Neben den Besuchern der Nationalparks kommen dabei immer mehr Menschen, die das Potenzial der Gegend für Outdoor-Aktivitäten und Trendsportarten zu schätzen wissen. Neben dem Felsklettern hat sich vor allem Mountainbiking schon lange etabliert. Inzwischen verfügt die Region über unzählige Strecken mit Längen zwischen einem und rund 32 Kilometern Länge und mit unterschiedlich anspruchsvollem Profil – einige sind tatsächlich nur für Profis zu empfehlen. Der bekannteste davon ist sicher der Slickrock Bike Trail in der Sand Flats Recreation Area, der rund 15 Kilometer lang ist und als große Herausforderung gilt. Dank einer neuen Brücke für Radler und Fußgänger über den Colorado und einer Radwegverbindung zu den National Parks, dem Canyon Pathway, kann man als Biker nun auch dem Autoverkehr größtenteils entgehen. Derzeit sind gut 150 Kilometer asphaltierter Strecke rund um Moab als Radwege ausgewiesen. In Moab gibt es mehrere Anbieter, die Mountain Bikes verleihen, Zubehör und Karten vertreiben oder Touren organisieren. Ebenso beliebt ist Rafting auf dem Colorado River, das in einigen Abschnitten des Flusses als familientaugliche Variante möglich ist, in anderen dagegen nur als wilde Abenteuertour. Neben Raftingtouren werden auch Trips mit dem Kajak angeboten und natürlich kann man auch auf eigene Faust unterwegs sein. An einigen Stellen des Flusses liegen Picknickplätze direkt am Ufer. Außer diesen Aktivitäten und natürlich dem Wandern sind in Moab unter anderem auch Möglichkeiten für legales BASE-Jumping und für die neue Trendsportart Highlining vorhanden, bei der man nach Art eines Seiltänzers zwischen zwei Punkten auf einem mehr oder weniger gespannten Seil balanciert.

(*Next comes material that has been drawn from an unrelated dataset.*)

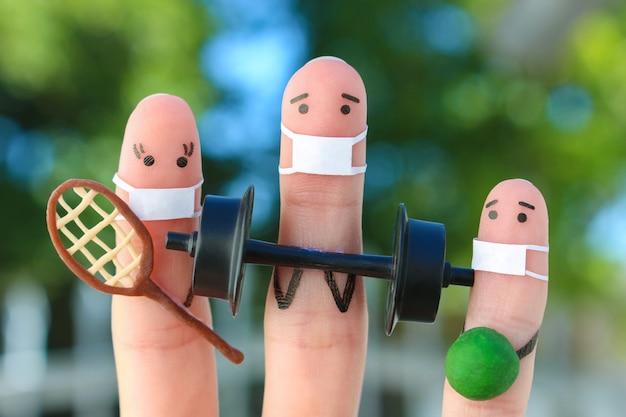 Arte de dedos de pessoas felizes em máscara médica de covid-2019.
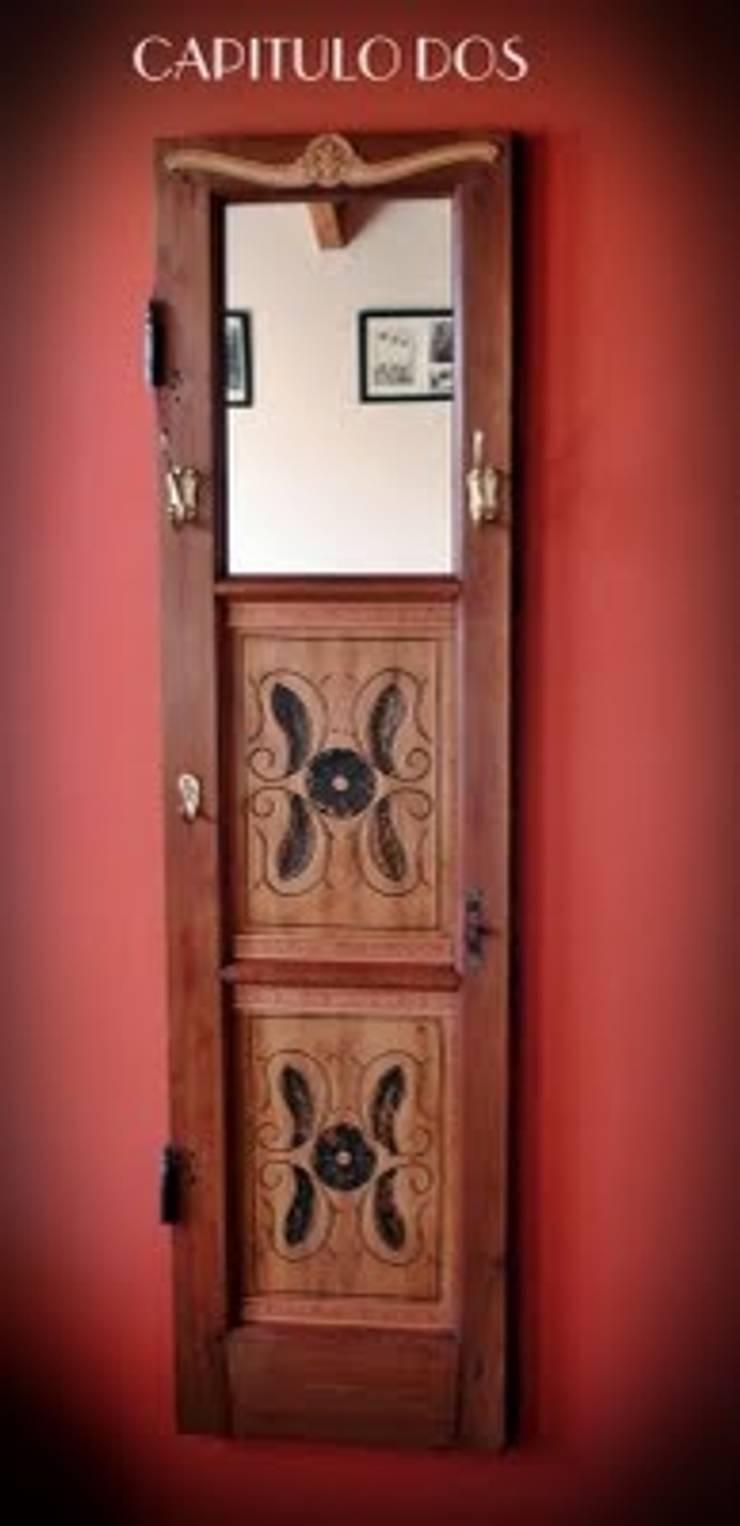 Ideas creativas para muebles tradicionales: Pasillos, vestíbulos y escaleras  de estilo  por Capítulo Dos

Wer es lieber ruhiger angehen lassen möchte, findet im Museum of Moab (118 East Center Street, geöffnet Montag-Samstag 12-17 Uhr) eine recht interessant gestaltete Ausstellung zur regionalen Geschichte inklusive einem Abschnitt, der sich mit hier gefundenen Fossilien beschäftigt. Nicht minder gehaltvoll ist der Besuch eines der beiden Weingüter der Umgebung, deren Existenz zunächst ein wenig überraschend wirkt. Beide bestehen aber schon seit vielen Jahren und haben jeweils einen Tasting Room, in dem sich Besucher von der Qualität der hier hergestellten Weine überzeugen können.

 


Dead Horse Point State Park

Ein weiteres landschaftliches Highlight und beliebtes Fotomotiv befindet sich rund 40 Straßenkilometer außerhalb von Moab. Der Dead Horse Point wurde einst von Cowboys zum Zusammentreiben wilder Pferde genutzt und liegt auf einer Höhe von etwa 1800 Metern. Beeindruckend ist der Ausblick auf eine Schleife des Colorado Rivers und bis in den Canyonland Nationalpark hinein. Besucher finden hier einen Campingplatz, ein Café mit Getränken und Sandwiches und eine Mountain Bike-Strecke. Die Zufahrt zum Park ist täglich zwischen 6 und 22 Uhr möglich und kostet pro Fahrzeug $8. Informationen über den State Park und die angebotenen Veranstaltungen sowie zum Übernachten auf dem Campingplatz erhält man im Besucherzentrum, das von 8 bis 18 Uhr (Winter: 9-17 Uhr) geöffnet ist.